Program leadership
Director: Jordan D. Miller, Ph.D.
Cardiovascular Program
The Cardiovascular Program within the Kogod Center on Aging is focused on identifying and targeting fundamental biological mechanisms that contribute to declines in cardiovascular function with aging. Critically — and despite major advances in how risk factors are managed in aging patients — age-associated cardiovascular diseases remain the leading cause of morbidity and mortality in the United States and virtually all other developed nations.
The Cardiovascular Program takes a two-pronged approach to attacking cardiovascular diseases:
- Identifying disease-specific molecular changes that allow for highly targeted strategies that can slow, halt or reverse age-associated cardiovascular diseases.
- Investigating the role of fundamental mechanisms contributing to organismal aging in the genesis and progression of age-associated cardiovascular diseases.

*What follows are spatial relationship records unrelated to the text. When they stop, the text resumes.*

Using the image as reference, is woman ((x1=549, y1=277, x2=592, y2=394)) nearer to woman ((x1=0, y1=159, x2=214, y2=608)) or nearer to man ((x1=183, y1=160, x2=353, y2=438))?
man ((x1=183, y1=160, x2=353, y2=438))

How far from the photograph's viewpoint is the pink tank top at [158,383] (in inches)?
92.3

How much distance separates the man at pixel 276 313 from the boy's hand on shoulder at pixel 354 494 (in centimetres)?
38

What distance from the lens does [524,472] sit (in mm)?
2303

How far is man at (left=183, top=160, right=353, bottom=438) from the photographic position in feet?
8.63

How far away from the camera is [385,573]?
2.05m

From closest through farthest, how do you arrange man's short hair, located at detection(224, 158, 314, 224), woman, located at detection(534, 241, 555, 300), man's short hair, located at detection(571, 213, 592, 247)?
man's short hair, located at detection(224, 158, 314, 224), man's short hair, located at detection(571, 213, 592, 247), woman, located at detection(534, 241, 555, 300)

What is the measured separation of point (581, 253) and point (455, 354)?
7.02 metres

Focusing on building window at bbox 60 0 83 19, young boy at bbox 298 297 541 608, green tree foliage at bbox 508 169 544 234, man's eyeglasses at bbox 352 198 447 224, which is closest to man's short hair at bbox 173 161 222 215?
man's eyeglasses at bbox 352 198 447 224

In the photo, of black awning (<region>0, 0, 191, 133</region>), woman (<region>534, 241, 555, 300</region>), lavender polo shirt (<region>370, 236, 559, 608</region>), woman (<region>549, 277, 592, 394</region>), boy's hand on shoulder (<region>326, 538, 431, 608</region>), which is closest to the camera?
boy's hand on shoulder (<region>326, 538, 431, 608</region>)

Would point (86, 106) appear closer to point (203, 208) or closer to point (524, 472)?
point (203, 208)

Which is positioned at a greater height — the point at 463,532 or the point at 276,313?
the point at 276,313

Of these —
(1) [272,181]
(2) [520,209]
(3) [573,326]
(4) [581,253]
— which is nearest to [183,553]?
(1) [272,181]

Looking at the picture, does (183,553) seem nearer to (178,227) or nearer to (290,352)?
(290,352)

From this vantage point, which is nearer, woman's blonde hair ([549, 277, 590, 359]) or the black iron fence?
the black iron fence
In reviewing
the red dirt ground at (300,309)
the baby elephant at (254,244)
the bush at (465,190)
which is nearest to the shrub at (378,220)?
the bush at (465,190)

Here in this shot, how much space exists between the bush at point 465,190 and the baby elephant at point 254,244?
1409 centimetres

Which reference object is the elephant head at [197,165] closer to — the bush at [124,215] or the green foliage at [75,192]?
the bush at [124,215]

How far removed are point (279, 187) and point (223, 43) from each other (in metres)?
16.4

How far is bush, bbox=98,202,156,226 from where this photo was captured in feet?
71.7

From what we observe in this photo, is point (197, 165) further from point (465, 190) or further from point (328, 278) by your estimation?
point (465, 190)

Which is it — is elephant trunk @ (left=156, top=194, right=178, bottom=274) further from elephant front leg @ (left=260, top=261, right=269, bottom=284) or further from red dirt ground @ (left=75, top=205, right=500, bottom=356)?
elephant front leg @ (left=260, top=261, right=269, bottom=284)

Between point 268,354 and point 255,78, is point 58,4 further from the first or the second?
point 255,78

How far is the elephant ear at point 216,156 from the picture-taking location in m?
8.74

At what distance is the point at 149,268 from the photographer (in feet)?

By leveraging this approach, Mayo Clinic researchers advocate for a new treatment paradigm for people with cardiovascular disease or at risk of cardiovascular disease. In this paradigm, aggressive risk factor-specific and disease-specific treatments synergize with novel therapeutics targeting the fundamental processes of aging. Our researchers believe that a radical shift in treatment is essential to reduce the tremendous socioeconomic burden cardiovascular disease places on society.
Focus areas
Research focus areas in the Cardiovascular Program include:
- Eliminating dysfunctional senescent cells and other pathways that drive aging as a novel strategy to slow progression of multiple cardiovascular diseases.
- Suppressing the release of toxic factors secreted by senescent cells that accelerate development of cardiovascular diseases.
- Targeting novel, disease-specific mechanisms and risk factors that contribute to disease progression and can be combined with therapeutics targeting fundamental mechanisms of aging.
Research findings
Significant research results from the Cardiovascular Program include:
- Executing key proof-of-concept animal and human trials targeting nitric oxide signaling in valve disease, and development of the first novel therapeutic strategy shown to slow progression of aortic valve calcification in humans.
- Discovering that clearance of senescent cells can slow progression of cardiovascular calcification in multiple mouse models of cardiovascular disease.